=== Stated goal ===
Gather every line of the listing below that contains the word "point" and copy each one without changes.

=== Data to use ===
## start

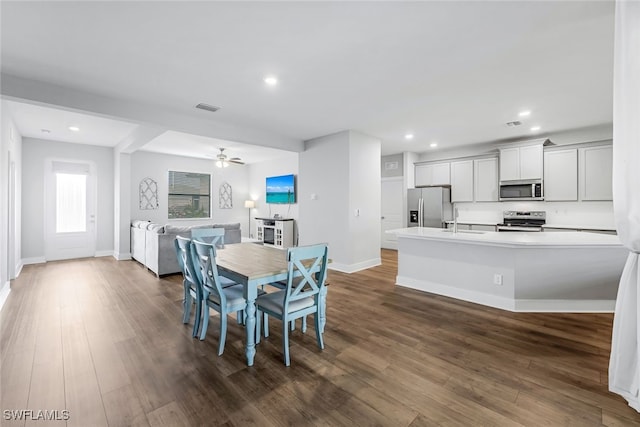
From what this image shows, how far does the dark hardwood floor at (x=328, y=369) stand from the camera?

## end
## start

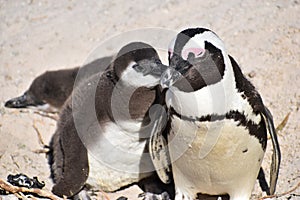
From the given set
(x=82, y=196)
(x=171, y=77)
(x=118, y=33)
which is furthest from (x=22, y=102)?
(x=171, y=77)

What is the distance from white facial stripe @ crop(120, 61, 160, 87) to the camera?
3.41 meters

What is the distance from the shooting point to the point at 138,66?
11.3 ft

## end
## start

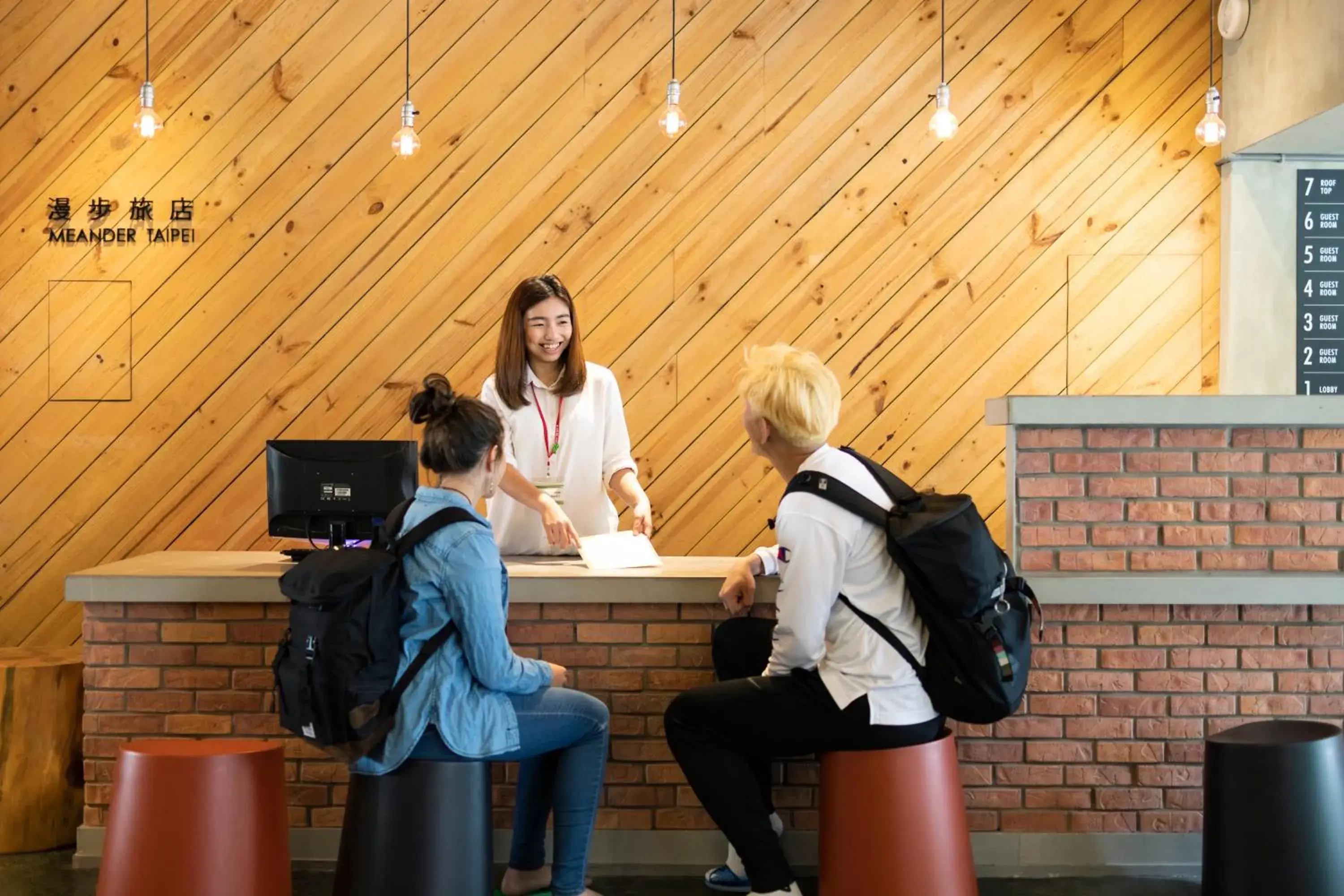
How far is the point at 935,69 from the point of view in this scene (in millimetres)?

## end

=== Response to this exercise ===
What is the distance from the shooting point to the point at 138,66?
How far is the point at 935,69 from the point of view in this scene (in millimetres)?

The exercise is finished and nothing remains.